BEGIN Dataset

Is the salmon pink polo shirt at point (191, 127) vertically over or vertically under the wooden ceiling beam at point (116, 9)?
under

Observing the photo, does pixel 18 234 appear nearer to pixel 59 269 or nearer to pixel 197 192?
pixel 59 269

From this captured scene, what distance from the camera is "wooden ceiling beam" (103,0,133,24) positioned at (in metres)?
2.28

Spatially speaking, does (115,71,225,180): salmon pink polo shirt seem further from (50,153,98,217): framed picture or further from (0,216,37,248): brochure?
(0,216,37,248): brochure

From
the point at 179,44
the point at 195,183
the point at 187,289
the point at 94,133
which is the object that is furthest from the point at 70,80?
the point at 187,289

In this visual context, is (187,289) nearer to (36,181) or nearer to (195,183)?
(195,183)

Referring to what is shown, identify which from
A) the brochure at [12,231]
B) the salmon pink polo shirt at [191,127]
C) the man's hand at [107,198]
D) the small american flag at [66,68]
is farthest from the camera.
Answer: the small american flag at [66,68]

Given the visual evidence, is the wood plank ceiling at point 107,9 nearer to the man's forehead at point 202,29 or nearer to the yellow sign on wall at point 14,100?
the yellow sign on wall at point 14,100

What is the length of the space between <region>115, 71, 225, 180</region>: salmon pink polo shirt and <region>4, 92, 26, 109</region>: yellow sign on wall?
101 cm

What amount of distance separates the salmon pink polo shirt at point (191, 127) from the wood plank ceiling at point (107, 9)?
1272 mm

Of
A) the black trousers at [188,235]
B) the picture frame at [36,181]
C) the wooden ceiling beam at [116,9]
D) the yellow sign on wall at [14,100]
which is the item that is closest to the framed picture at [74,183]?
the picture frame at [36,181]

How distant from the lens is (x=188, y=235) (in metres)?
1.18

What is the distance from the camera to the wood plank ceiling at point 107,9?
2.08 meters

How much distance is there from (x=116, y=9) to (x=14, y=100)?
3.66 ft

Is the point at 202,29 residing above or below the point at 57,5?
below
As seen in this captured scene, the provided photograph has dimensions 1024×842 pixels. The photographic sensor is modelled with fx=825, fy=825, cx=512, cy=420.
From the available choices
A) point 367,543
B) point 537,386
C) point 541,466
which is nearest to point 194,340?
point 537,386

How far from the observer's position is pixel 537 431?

END Dataset

*Problem details*
What is needed here is an exact reproduction of all the entries.

*Right answer*
Is the salmon pink polo shirt at point (191, 127) vertically over or vertically under the wooden ceiling beam at point (116, 9)?
under

Observing the photo, does pixel 18 234 appear nearer to pixel 59 269 or nearer to pixel 197 192?
pixel 59 269

From this captured scene, what distance from the camera is "wooden ceiling beam" (103,0,133,24) positioned at (in metres)?
2.28

Spatially speaking, does (115,71,225,180): salmon pink polo shirt seem further from (50,153,98,217): framed picture or further from (0,216,37,248): brochure?
(0,216,37,248): brochure

From
the point at 179,44
the point at 195,183
the point at 187,289
the point at 94,133
which is the object that is furthest from the point at 70,80?
the point at 187,289

In this visual context, is (187,289) nearer to (36,181) or nearer to (195,183)?
(195,183)

Referring to what is shown, identify which from
A) the brochure at [12,231]
B) the salmon pink polo shirt at [191,127]
C) the man's hand at [107,198]
D) the small american flag at [66,68]
is farthest from the camera.
Answer: the small american flag at [66,68]

Given the visual evidence, is the wood plank ceiling at point 107,9 nearer to the man's forehead at point 202,29 or nearer to the yellow sign on wall at point 14,100?
the yellow sign on wall at point 14,100

What is the length of the space between <region>115, 71, 225, 180</region>: salmon pink polo shirt and <region>4, 92, 26, 109</region>: yellow sign on wall?
101 cm

What amount of distance separates the salmon pink polo shirt at point (191, 127) from the wood plank ceiling at point (107, 9)?
1272 mm

Of
A) the black trousers at [188,235]
B) the picture frame at [36,181]
C) the wooden ceiling beam at [116,9]
D) the yellow sign on wall at [14,100]
which is the item that is closest to the framed picture at [74,183]?
the picture frame at [36,181]

How distant from the lens is (x=188, y=235) (in metres)?
1.18

What is the distance from the camera to the wood plank ceiling at point 107,9?
2.08 meters

How much distance is there from (x=116, y=9) to (x=14, y=100)?
3.66 ft

Is the point at 202,29 residing above or below the point at 57,5?
below
As seen in this captured scene, the provided photograph has dimensions 1024×842 pixels. The photographic sensor is modelled with fx=825, fy=825, cx=512, cy=420.
From the available choices
A) point 367,543
B) point 537,386
C) point 541,466
which is nearest to point 194,340?
point 537,386

How far from the observer's position is pixel 537 431?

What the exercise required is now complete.